I'd rented a small place, and I didn't own much. I'd had to borrow a table, couch, chairs, even a bed, to furnish my apartment. I had a job, but I couldn't seem to get ahead.
I felt like a failure. It was depressing to work so hard, yet not be able to buy anything. I felt dependent on friends and family.
I was a fairly new student of Christian Science, and up to that point when I'd prayed to solve my problems, the situations changed for the better. I'd had physical healings, too. So I turned to God to alleviate this unhappy sense of failure.
What I really wanted was to feel that I was just like everyone else. Everyone I knew could – at the very least – furnish a place to live.
When I turned to the Bible, the story of the prodigal son struck me as pertinent (see Luke 15). The younger of two sons had taken his inheritance, gone off and wasted it, then came back to his father who celebrated his return.
But it was what the father said to the older son that caught my attention: "Son, thou art ever with me, and all that I have is thine." This parable is about God as our Father, and to me it means that everything God has is ours because we are His loved children. That's true whether we're like the younger son, who strays from God but then wakes up and returns, or like the older son, who never left the Father. Both receive all that our divine, loving Parent has for us.
So why wasn't I receiving much?
Mary Baker Eddy, who discovered Christian Science, spoke several times in her writings about the poverty of the "Adam-dream," or the experience of existence as merely mortal and material. She contrasted this with what Christian Science reveals and described this more profound state of reality as "man as God's image, His idea, coexistent with Him – God giving all and man having all that God gives" ("The First Church of Christ, Scientist, and Miscellany," p. 5).
Sitting on the grassy slope in the sun that day, I glanced up at the trees against the horizon at the edge of the garden. They were sentinels, the expression of strength, stature, protection, grandeur, and grace.
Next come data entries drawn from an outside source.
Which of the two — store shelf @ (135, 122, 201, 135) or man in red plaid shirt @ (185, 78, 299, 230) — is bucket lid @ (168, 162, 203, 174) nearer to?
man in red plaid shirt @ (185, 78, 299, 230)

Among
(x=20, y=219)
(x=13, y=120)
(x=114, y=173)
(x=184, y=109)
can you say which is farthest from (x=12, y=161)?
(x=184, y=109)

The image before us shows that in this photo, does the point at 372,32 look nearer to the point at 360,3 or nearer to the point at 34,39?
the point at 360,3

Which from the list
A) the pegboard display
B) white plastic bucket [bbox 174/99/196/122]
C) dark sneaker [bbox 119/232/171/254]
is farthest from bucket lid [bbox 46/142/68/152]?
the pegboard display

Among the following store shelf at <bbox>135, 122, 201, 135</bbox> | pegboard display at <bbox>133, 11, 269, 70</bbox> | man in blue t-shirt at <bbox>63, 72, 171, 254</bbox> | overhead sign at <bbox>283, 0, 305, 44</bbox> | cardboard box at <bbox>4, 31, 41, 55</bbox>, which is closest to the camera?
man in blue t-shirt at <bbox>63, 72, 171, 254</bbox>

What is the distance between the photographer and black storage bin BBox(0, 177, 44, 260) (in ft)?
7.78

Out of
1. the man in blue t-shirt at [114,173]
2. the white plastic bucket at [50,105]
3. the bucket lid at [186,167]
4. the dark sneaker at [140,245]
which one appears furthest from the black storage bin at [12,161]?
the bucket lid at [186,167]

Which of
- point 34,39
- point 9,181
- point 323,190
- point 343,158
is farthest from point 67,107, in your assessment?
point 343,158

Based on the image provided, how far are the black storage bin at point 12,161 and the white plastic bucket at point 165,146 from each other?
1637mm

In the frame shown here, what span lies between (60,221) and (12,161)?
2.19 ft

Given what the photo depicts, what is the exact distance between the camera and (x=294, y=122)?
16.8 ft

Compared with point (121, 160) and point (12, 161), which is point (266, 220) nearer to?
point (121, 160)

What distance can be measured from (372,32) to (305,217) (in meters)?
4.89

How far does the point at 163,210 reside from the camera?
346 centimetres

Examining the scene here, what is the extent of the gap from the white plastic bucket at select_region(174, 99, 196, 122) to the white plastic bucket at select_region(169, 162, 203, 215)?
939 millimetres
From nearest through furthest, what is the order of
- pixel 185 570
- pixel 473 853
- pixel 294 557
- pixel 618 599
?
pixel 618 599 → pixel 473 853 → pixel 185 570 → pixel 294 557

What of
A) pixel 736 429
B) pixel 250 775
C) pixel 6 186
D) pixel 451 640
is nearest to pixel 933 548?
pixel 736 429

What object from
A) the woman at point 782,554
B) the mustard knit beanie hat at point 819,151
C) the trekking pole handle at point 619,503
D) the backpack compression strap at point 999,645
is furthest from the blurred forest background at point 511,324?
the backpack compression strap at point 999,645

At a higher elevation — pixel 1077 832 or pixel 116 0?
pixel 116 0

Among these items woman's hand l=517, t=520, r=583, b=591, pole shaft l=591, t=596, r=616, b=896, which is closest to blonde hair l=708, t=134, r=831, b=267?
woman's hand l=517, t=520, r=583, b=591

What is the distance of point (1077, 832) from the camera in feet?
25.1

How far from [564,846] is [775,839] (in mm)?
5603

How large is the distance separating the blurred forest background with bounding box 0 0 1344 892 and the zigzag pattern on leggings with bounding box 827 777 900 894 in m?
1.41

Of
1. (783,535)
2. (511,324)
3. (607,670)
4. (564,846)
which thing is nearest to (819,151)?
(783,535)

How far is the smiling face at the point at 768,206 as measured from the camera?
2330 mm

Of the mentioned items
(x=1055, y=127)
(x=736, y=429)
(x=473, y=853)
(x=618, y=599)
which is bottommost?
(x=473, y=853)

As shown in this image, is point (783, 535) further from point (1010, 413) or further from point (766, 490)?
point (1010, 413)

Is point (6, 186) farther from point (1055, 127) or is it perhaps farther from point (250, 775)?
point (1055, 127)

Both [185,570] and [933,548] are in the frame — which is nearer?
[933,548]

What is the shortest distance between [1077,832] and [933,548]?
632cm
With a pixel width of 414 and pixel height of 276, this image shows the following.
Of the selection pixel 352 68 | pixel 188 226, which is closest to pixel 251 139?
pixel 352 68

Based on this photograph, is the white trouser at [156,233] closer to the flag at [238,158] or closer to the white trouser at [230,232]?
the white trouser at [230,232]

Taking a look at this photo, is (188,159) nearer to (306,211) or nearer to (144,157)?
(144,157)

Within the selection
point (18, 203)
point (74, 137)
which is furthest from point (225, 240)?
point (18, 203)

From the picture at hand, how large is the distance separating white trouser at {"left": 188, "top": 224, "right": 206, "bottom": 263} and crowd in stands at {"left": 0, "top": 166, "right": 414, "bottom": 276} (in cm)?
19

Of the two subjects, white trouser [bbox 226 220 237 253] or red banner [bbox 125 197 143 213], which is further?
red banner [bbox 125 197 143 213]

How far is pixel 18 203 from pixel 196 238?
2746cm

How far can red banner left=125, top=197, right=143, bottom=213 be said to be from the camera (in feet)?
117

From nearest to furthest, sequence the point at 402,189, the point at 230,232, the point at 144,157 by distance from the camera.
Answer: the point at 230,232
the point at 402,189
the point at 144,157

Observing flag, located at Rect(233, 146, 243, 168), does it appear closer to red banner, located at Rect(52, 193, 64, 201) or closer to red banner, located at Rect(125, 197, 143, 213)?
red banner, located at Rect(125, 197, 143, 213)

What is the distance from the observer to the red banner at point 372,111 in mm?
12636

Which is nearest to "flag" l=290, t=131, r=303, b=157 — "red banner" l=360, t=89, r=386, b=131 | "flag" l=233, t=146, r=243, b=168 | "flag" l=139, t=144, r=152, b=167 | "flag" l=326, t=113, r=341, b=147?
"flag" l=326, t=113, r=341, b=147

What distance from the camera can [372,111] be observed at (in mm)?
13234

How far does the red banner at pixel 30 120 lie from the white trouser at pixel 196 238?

I gazed at them, appreciating these gently waving oaks for their beauty as well as for what they signified spiritually.
It occurred to me that these lovely trees had become, in a sense, "mine." I had embraced them in my thought, and appreciated what they represented. I could come here every day if I wanted to, several times a day, in fact. If I actually owned these trees, I wondered, would I appreciate them any more than I did at that moment? Would they mean any less to me, be any less beautiful?
I looked around me. The swimming koi in the lake swirled; their glittery yellows, oranges, and blacks flashed in the sun. The stones rose with strength and solidity. I was learning that monetary ownership – the acquisitive nature our culture so prizes – isn't partaking of the wealth of God.
Seeing God's bounty and being grateful for it means "having all that God gives," as Mrs. Eddy put it. She advised that we spend our time "rejoicing in the affluence of our God" ("Science and Health with Key to the Scriptures," p. 140).
That's what I resolved to do that day. It's right that we have what we need to feel safe, happy, and secure. I was able to move forward with purchasing the needed furnishings, one by one, including an old couch and new fabric. I learned how to recover the sofa and sew curtains to match. Letting go of the anxiety and depression occasioned by a perception of "not enough" allowed me to move forward and see new, innovative ways of meeting my needs.
And I've learned that "things," while useful, don't constitute affluence. "Gratitude is riches," a hymn puts it, and seeing the world from this perspective makes for a wealthy life (Vivian Burnett, "Christian Science Hymnal," No. 249).